Outro curso que frequentei este ano foi “As dimensões do silêncio”, que teve justamente o livro de Kagge como mote, mas em que se leram muitas outras coisas, entre filósofos como Byung-Chul Han e poetas como Goethe, Rilke e Baudelaire. 24) também foi leitura deste curso, e o conto (?) Le silence de la mer de Vercors, num livro com outros textos que eu ainda estou lendo. Com o mesmo professor deste curso fiz “Hamburg liest Borchert” e me reencontrei com o autor de Drauβen vor der Tür (de que comentei em outra postagem por aí) em muitos curtos textos, os que listei em 26).

23) 25/8 – Le dernier amour du président, Andreï Kourkov, trad. Annie Epelboin

Esta história começa com uma folhinha de calendário. O mesmo calendário que mencionei em 8) e que trazia uma resenha com foto da capa de um livro de um ucraniano. A história era de um funcionário público andante que coletava dados pro censo, acho, e ia nesse caminho conhecendo pessoas e suas estórias estapafúrdias – como em geral são todas na Ucrânia (diz o próprio autor, se entendi bem). Com uma rápida busca nanétchi, descobri que o livro era parte de uma trilogia, originalmente escrita em russo, mas já traduzida para o alemão. Por essa época, eu estava querendo ler algo em francês, então fui procurar a tradução francesa dos três títulos, só pra me frustrar loucamente com a notícia de que não estavam disponíveis. Virou um “projeto” (já falei dos meus projetos em outra postagem; resumidamente, é um nome bonito que arranjei pras minhas obsessões de leituras e descobertas triviais que se encaixam e vão formando um fio – frequentemente longo – cuja lógica só eu entendo – às vezes).

▶ Informações extraídas:

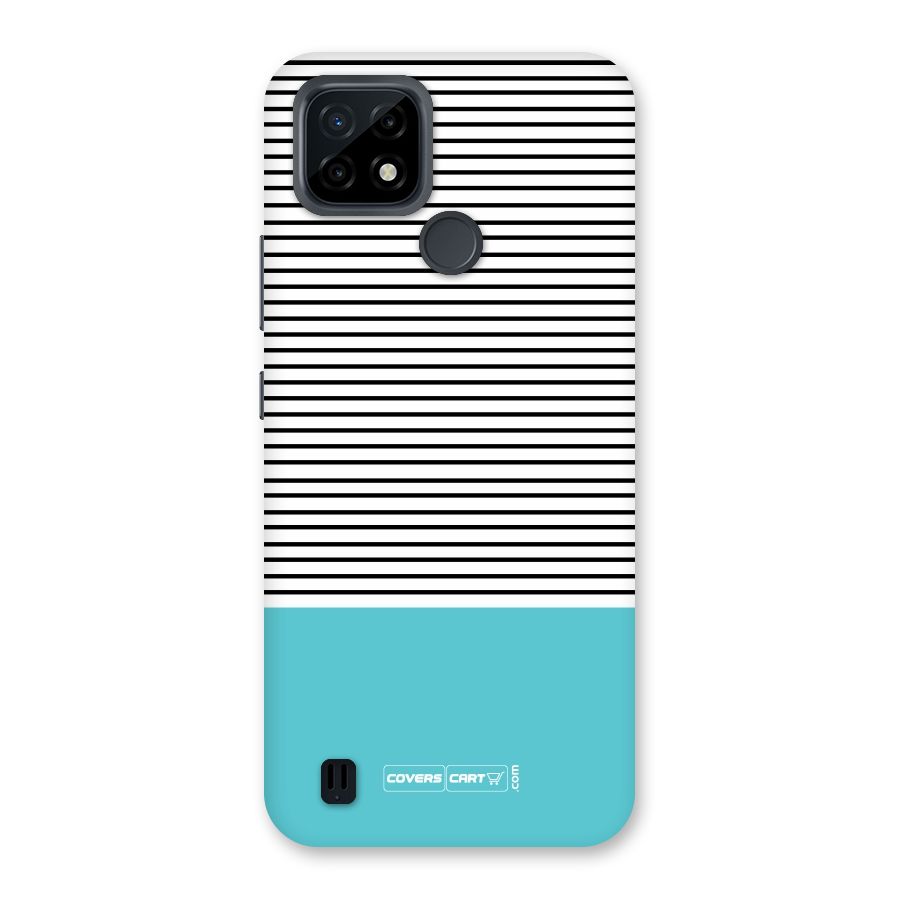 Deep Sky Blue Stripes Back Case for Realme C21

* * *

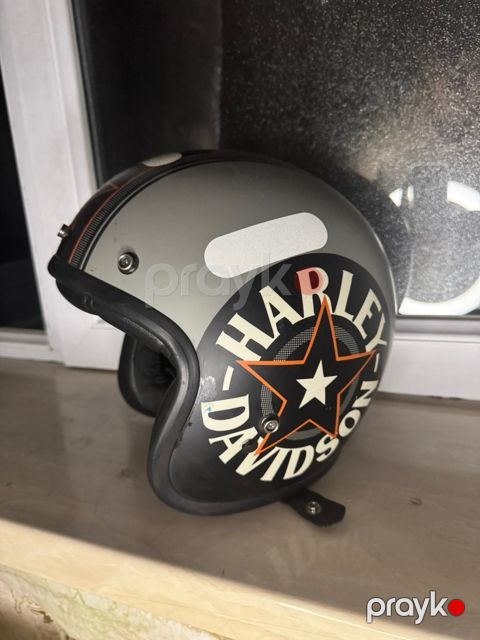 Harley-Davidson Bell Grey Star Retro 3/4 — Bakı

▶ Enunciado da tarefa: Retome o texto sobre as leituras do ano e continue a partir da última frase dele. As entradas não têm nenhuma relação com o texto.

▶ Resposta:
Dei uma olhada na lista de publicações do autor. Das que estavam traduzidas para o francês, pensei em ler o livro do pinguim, que parece ter sido um grande sucesso. Também uma trilogia. Vá lá; tinha mais ou menos me convencido, mas tava valendo. Quando fui encomendar o livro, descubro uma editora que oferece os três numa caixinha (de colecionador?) pelo preço de um. Mas o primeiro volume tinha indicado um número de páginas bem diferente do que eu via em todos os outros anúncios de livrarias. Encanei. E, no fim das contas, eu queria mesmo era ler o livro do tal funcionário viajandante e as personagens louco-escalafobéticas. Para encurtar uma longa história (porque ela ainda durou muitas buscas e listas de prós e contras e decisões incertas e resoluções finais modificadas várias vezes), me decidi pelo título em 23), porque eu não tava a fim de ler 300-e-bolota páginas de russo em alemão.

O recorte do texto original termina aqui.